• DIRECTIONS: Will you echo the lines of the entries word for word, from the line containing "Looking over this photo, among options" through the last line of the entries?

Recorded data:
· · ·

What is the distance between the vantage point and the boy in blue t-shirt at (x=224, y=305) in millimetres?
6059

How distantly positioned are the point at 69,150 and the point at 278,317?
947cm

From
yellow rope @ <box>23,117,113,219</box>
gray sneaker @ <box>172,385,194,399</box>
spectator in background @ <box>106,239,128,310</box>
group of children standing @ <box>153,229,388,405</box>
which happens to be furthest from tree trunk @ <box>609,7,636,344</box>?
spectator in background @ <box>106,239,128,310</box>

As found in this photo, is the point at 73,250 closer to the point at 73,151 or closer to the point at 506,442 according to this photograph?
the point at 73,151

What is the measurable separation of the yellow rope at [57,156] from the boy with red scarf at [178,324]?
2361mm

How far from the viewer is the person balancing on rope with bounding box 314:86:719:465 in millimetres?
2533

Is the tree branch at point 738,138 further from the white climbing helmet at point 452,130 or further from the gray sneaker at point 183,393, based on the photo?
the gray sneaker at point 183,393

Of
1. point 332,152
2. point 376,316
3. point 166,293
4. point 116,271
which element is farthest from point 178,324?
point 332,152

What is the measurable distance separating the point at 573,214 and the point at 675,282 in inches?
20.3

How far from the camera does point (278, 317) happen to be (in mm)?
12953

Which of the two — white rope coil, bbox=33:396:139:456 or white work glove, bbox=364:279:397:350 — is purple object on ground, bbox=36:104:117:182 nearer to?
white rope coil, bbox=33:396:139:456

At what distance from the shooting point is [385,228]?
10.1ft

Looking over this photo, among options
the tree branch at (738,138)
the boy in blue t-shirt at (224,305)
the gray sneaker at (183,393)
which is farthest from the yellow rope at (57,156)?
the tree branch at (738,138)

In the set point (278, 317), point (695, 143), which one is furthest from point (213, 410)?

· · ·

• WORKED ANSWER:
Looking over this photo, among options
the tree branch at (738,138)
the boy in blue t-shirt at (224,305)
the gray sneaker at (183,393)
which is farthest from the yellow rope at (57,156)?
the tree branch at (738,138)

In the set point (278, 317), point (695, 143), which one is furthest from point (213, 410)?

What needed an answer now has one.